How I Structure Unit Tests
I've been asked how I structure my unit tests. As I think the style that I've converged on through practice is a bit unusual in the .NET world, I thought my answer warranted a blog post.
My philosophy is that tests are a form of living documentation of your code. If I need to learn about some code, the tests are the first place I go to. I want them to be simple, communicative and representative of real-world usage. When I'm thinking about a chunk of code that I want to test, I want to ensure that the tests describe the intent of the code, without being tightly coupled to a particular implementation. I struggled with this notion literally for years - how can you do that?!
Let's dive into an example. At the moment I'm building an event cache for a view model, which is hooked up to an underlying event source, like a web service. When the view model is on-screen, it simply forwards events from the source. When the view model is off screen and an event is produced, the cache remembers that an event is produced and will forward it as soon as the view model is re-shown.

-.-.-

_Exercises:_
a - In the unit-testing post, where does the writer first look when they need to learn about some code?
b - Repeat the part of the unit-testing post between "How I Structure Unit" and "a blog post.", inclusive.
Answer from the unit-testing post alone.

-.-.-

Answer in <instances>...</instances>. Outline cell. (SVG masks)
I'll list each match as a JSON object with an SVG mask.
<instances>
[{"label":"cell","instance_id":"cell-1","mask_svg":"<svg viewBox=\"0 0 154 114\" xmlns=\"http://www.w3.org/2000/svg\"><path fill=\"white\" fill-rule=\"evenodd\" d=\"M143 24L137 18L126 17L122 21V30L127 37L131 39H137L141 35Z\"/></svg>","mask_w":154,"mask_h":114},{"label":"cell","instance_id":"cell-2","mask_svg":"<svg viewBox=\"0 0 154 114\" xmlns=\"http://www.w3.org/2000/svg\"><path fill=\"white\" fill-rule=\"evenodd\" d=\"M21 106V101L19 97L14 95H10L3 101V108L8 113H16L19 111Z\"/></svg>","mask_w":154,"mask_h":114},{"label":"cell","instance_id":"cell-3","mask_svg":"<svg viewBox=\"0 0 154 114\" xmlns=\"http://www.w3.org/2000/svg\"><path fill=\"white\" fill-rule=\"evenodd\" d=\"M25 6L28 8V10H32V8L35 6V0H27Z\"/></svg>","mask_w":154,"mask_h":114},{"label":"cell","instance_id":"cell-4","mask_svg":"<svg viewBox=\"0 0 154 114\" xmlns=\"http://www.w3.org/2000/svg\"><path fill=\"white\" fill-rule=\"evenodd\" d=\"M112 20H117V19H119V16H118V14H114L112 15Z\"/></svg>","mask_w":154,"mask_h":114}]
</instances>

-.-.-

_Replies:_
a - The tests.

b -
How I Structure Unit Tests
I've been asked how I structure my unit tests. As I think the style that I've converged on through practice is a bit unusual in the .NET world, I thought my answer warranted a blog post.